- _WHAT THE EXERCISE ASKS_: If a line in the listing below includes the word "detection", pick it out.

- _AVAILABLE DATA_:
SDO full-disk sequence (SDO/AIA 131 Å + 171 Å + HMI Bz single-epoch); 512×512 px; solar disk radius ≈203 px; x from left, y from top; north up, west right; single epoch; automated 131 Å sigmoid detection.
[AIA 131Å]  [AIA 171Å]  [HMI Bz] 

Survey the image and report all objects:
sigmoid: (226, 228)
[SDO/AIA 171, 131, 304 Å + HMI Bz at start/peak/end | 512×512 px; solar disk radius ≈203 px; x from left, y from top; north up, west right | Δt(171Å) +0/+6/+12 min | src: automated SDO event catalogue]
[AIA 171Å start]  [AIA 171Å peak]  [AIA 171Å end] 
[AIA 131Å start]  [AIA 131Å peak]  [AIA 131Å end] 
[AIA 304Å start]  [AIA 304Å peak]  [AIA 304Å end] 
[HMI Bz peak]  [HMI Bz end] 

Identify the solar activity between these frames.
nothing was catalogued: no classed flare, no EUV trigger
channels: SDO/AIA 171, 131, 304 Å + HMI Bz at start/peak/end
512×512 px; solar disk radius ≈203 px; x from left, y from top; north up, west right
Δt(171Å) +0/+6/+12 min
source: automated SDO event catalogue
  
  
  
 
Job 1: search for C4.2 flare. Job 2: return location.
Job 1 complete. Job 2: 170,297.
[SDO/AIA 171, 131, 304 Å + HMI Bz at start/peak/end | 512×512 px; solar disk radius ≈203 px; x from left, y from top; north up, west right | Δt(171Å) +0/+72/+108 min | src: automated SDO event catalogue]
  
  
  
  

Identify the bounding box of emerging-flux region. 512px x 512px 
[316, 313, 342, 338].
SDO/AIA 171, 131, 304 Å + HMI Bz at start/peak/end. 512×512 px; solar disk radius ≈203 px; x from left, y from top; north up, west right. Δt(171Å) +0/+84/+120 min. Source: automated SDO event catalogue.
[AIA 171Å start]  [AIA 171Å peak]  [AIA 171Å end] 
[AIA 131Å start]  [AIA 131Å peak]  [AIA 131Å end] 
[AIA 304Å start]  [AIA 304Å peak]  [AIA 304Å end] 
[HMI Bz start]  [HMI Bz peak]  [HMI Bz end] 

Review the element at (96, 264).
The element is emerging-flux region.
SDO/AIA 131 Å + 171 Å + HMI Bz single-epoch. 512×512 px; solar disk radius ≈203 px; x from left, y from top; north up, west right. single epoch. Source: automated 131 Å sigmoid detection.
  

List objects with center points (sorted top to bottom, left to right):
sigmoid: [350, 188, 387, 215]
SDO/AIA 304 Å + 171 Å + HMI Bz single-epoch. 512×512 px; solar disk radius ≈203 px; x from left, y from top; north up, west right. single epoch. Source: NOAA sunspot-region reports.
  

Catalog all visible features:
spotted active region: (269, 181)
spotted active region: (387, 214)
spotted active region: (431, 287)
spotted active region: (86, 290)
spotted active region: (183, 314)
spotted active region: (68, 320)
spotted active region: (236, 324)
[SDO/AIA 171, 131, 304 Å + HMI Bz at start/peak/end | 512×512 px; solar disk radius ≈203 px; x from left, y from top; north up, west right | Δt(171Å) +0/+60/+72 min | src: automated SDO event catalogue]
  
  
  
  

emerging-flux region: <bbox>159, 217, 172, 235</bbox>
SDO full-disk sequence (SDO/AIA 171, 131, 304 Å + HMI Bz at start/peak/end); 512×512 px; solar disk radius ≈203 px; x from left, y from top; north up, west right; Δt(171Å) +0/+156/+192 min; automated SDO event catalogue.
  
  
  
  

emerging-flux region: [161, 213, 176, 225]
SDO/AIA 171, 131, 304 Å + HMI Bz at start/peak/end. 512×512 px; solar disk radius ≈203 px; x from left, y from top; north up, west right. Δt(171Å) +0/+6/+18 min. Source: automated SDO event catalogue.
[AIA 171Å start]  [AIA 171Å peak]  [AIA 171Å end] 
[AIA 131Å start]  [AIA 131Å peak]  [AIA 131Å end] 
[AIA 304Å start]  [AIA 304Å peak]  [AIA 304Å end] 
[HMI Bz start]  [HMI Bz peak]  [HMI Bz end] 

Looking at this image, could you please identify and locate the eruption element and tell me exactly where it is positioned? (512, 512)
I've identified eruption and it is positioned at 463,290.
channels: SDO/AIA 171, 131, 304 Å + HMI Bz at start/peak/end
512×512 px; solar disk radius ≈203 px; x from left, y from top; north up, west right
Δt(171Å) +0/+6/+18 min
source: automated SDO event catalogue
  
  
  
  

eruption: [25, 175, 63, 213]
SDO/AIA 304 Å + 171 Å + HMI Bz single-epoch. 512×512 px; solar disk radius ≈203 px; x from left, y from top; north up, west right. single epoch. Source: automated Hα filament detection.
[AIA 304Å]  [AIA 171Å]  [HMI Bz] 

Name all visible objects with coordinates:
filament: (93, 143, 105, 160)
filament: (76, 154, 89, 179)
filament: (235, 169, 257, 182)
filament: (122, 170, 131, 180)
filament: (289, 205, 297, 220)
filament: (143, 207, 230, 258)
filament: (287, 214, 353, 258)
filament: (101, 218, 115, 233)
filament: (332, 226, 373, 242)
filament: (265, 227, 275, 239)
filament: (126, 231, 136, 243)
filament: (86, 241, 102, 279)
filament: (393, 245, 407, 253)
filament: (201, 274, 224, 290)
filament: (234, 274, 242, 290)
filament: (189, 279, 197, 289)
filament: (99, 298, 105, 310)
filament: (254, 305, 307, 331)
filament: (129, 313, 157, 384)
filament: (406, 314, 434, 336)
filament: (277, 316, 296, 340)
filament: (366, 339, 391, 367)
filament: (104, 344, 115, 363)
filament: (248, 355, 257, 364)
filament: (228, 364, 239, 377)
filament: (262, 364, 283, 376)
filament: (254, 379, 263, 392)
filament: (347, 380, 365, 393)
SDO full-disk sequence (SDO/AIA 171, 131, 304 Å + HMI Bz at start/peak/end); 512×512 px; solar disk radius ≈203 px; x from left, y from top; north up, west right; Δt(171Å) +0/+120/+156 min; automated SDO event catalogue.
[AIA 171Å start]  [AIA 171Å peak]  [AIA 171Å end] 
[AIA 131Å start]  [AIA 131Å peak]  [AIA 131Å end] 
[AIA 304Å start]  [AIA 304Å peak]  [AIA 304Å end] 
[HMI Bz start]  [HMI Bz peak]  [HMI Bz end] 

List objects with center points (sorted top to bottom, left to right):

- _EXERCISE RESPONSE_:
SDO full-disk sequence (SDO/AIA 131 Å + 171 Å + HMI Bz single-epoch); 512×512 px; solar disk radius ≈203 px; x from left, y from top; north up, west right; single epoch; automated 131 Å sigmoid detection.
SDO/AIA 131 Å + 171 Å + HMI Bz single-epoch. 512×512 px; solar disk radius ≈203 px; x from left, y from top; north up, west right. single epoch. Source: automated 131 Å sigmoid detection.
SDO/AIA 304 Å + 171 Å + HMI Bz single-epoch. 512×512 px; solar disk radius ≈203 px; x from left, y from top; north up, west right. single epoch. Source: automated Hα filament detection.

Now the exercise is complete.